** START Passage **

The instant § 2255 Motion was filed on July 14, 2023. ECF No. 762. The United States responded on August 16, 2023, by filing the Motion to Dismiss based on the lack of timeliness of the § 2255 Motion. ECF No. 766. Petitioner was permitted to file a reply brief within thirty days of the United States’ Motion to Dismiss, see ECF No. 765 at 2, but Petitioner did not file a reply. On February 23, 2024, the court entered a Show Cause Order finding that the § 2255 Motion appeared to be untimely and warning Petitioner that the motion would be “dismissed as untimely, unless he [could] otherwise demonstrate that it was filed within the proper time period under 28 U.S.C. § 2255[.]” ECF No. 775. The court granted Petitioner's letter motion to extend time to file a response, see ECF No. 779, and Petitioner filed his response to the Show Cause Order on April 16, 2024, ECF No. 780 (“Response”).
Having reviewed the relevant filings, the Court finds that a hearing is not necessary to address Petitioner's § 2255 Motion because the filings conclusively show that Petitioner is not entitled to relief. See 28 U.S.C. § 2255(b) (A court shall grant a prompt hearing “[u]nless the motion and the files and records of the case conclusively show that the prisoner is entitled to no relief.”). Therefore, this matter is now ripe for judicial determination.
II. DISCUSSION
A. The § 2255 Motion
In his § 2255 Motion, Petitioner claims four potential grounds for relief. As the § 2255 Motion was filed pro se, the court liberally construes Petitioner's asserted grounds for relief so as to do substantial justice. See Elijah v. Dunbar, 66 F.4th 454, 460 (4th Cir. 2023) (citing Erickson v. Pardus, 551 U.S. 89, 94, 127 S.Ct. 2197, 167 L.Ed.2d 1081 (2007) and Fed. R. Civ. P. 8(f)); see also Canty v. City of Richmond Police Dep't, 383 F. Supp. 1396, 1400 (E.D. Va. 1974) (“In the great run of pro se cases, the issues are faintly articulated and often only dimly perceived.”) aff'd sub nom. Canty v. Brown, 526 F.2d 587 (4th Cir. 1975). Accordingly, the court must determine whether the § 2255 Motion contains any cognizable ground for relief. See id.; see also Rice v. Nat'l Sec. Council, 244 F. Supp. 2d 594, 596 (D.S.C. 2001) (“The mandated liberal construction afforded to pro se pleadings means that if the court can reasonably read the pleadings to state a valid claim on which the plaintiff could prevail, it should do so, but a district court may not rewrite a petition to include claims that were never presented.”), aff'd sub nom. Rice v. Mills, 46 F. App'x 212 (4th Cir. 2002).
In Ground One, Petitioner claims that his sentence is invalid because this court did not have subject matter jurisdiction over the place the crime occurred. ECF No. 762 at 4. Here, Petitioner essentially argues that, where a criminal statute relies on interstate commerce to establish federal jurisdiction, federal district courts only retain criminal jurisdiction if the alleged crime occurred on federal land. Id. Thus, Petitioner argues, this court lacked jurisdiction over his case because the crimes occurred in the Commonwealth of Virginia and not on federal land. Id.

** END Passage **
** START Data shown **

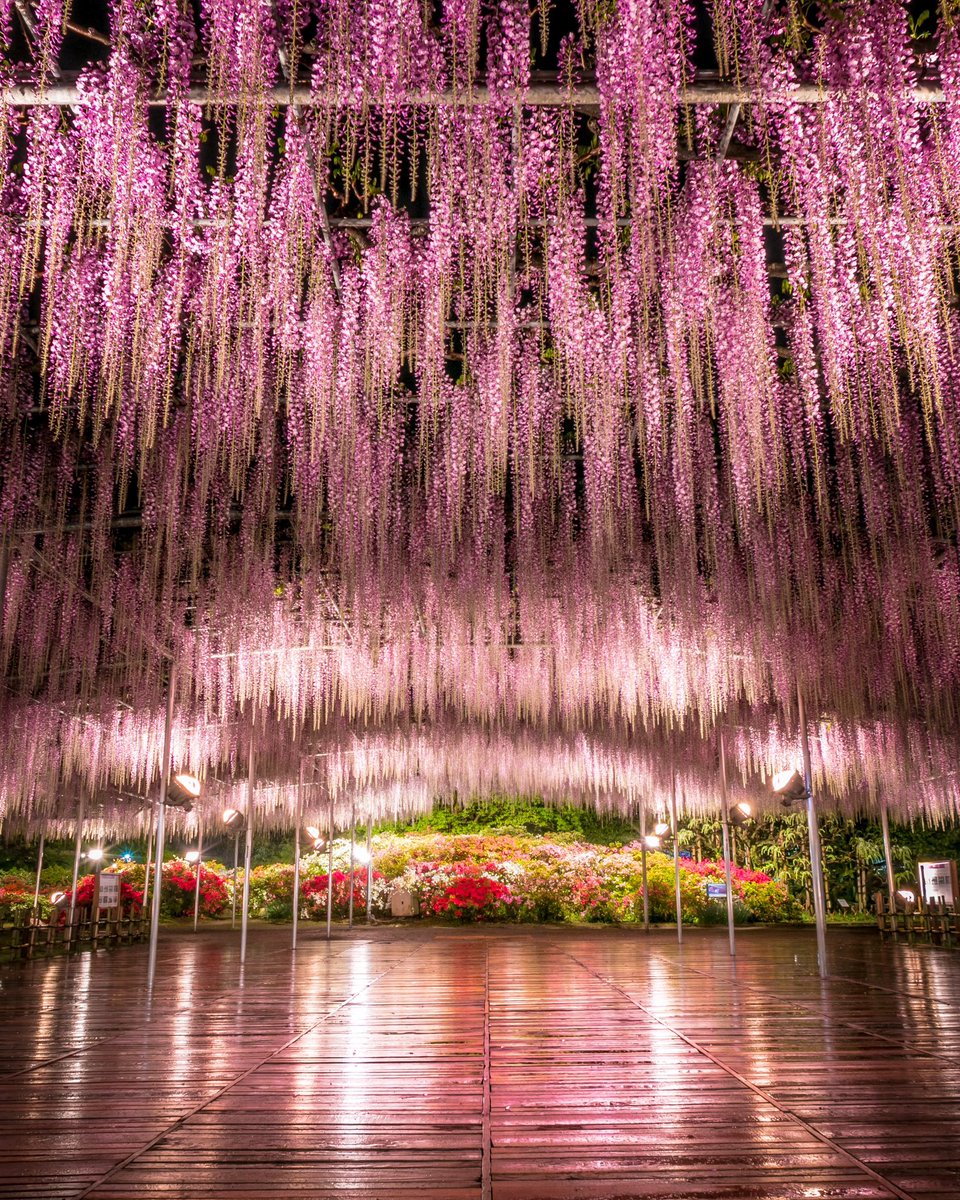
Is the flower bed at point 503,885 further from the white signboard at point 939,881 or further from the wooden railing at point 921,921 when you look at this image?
the white signboard at point 939,881

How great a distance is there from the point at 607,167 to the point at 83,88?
2041 mm

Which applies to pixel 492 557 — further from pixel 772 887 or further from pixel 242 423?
pixel 772 887

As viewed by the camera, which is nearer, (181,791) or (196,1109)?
(196,1109)

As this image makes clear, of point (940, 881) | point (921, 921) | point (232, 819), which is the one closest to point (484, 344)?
point (232, 819)

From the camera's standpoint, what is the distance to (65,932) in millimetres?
11375

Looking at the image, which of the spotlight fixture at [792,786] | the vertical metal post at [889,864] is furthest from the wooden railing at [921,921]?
the spotlight fixture at [792,786]

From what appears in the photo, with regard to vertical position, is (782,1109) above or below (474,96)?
below

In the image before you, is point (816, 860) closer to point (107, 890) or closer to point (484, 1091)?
point (484, 1091)

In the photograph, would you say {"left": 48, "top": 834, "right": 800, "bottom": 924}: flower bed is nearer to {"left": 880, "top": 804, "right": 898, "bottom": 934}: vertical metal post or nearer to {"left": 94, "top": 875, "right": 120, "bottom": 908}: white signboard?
{"left": 880, "top": 804, "right": 898, "bottom": 934}: vertical metal post

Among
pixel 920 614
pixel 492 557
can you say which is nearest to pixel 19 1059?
pixel 492 557

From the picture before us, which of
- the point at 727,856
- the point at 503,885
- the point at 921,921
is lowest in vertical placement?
the point at 921,921

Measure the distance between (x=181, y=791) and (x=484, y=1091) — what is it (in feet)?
16.0

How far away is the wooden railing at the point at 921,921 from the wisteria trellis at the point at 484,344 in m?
4.14

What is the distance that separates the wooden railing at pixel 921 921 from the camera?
12.6 meters
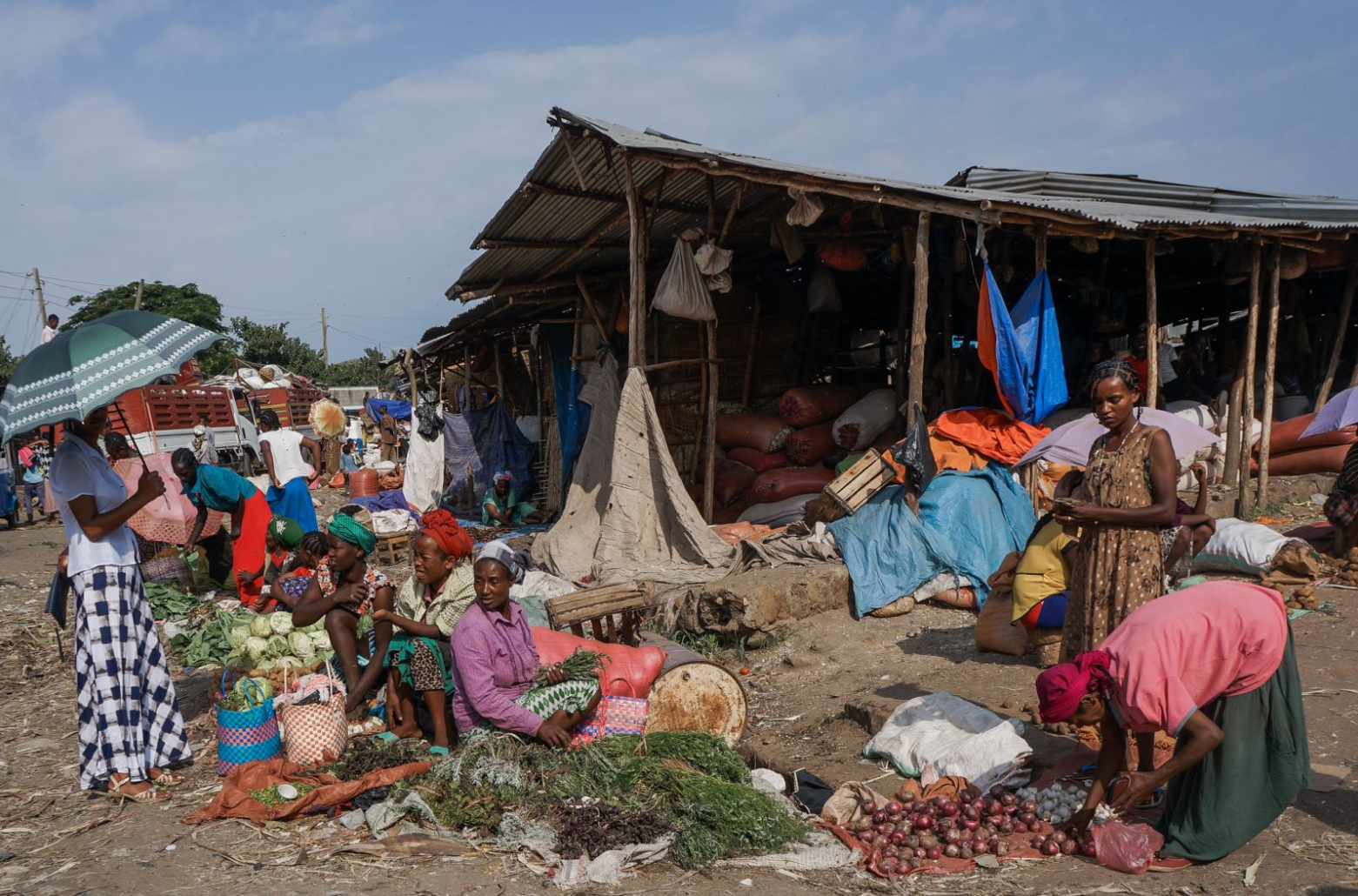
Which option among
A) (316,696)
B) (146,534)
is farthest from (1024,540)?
(146,534)

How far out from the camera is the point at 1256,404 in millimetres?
10164

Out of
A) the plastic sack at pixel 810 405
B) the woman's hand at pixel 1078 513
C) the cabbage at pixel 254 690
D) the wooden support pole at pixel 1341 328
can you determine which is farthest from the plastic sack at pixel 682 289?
the wooden support pole at pixel 1341 328

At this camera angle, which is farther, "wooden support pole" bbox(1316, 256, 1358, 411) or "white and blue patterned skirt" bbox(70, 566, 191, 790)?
"wooden support pole" bbox(1316, 256, 1358, 411)

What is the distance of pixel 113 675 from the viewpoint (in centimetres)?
412

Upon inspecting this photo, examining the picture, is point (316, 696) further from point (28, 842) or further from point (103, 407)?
point (103, 407)

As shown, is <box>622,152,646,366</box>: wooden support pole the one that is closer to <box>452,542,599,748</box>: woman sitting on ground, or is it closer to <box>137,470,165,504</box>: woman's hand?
<box>452,542,599,748</box>: woman sitting on ground

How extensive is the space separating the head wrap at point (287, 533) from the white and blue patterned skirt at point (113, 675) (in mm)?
3098

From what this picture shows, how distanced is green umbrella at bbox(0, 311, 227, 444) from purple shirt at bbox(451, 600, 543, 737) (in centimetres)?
174

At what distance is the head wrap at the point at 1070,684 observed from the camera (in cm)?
294

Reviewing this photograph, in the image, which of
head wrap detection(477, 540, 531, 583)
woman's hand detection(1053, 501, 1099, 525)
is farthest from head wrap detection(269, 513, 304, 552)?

** END Data shown **

**Exercise objective:**
Can you copy out, word for word, the part of the court ruling that opens with the words containing "Having reviewed the" and closes with "for judicial determination."?

**Result of this task:**
Having reviewed the relevant filings, the Court finds that a hearing is not necessary to address Petitioner's § 2255 Motion because the filings conclusively show that Petitioner is not entitled to relief. See 28 U.S.C. § 2255(b) (A court shall grant a prompt hearing “[u]nless the motion and the files and records of the case conclusively show that the prisoner is entitled to no relief.”). Therefore, this matter is now ripe for judicial determination.